Miss B sells an asset for net disposal proceeds of US $160,000 at a time when the sterling equivalent is £100,000. The proceeds include a gain of £25,000 equivalent to US $40,000. She pays US $120,000 into one bank account and US $40,000 into another bank account. Subsequently she transfers US $60,000 to the UK out of the first bank account. Note that there is no conversion of the dollars into sterling.

She may argue that since the payments to the bank accounts were equal respectively to the amount of the capital and the amount of the capital gain included in the disposal proceeds she has split those proceeds into capital and capital gains. She will then argue that, because she has imported money from an account containing only capital, she is not liable to Capital Gains Tax as a result of bringing the money to the UK.

This is incorrect.
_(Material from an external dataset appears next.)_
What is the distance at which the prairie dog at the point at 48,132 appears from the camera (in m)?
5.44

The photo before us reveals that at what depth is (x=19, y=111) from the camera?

Both bank accounts are mixed funds which contain foreign chargeable gains and capital in the ratio 1:3 (ie 25,000:75,000). By transferring US$60,000 to the UK out of an account which contains US$120,000 in total ($30,000 gains plus $90,000 capital), under the mixed fund rules (see CG25380+) Miss B has remitted US$30,000 of her foreign chargeable gains and US$30,000 capital. (The money transferred out of the mixed fund is identified with the gains in priority over the capital.) The $60,000 remaining in the account is wholly capital.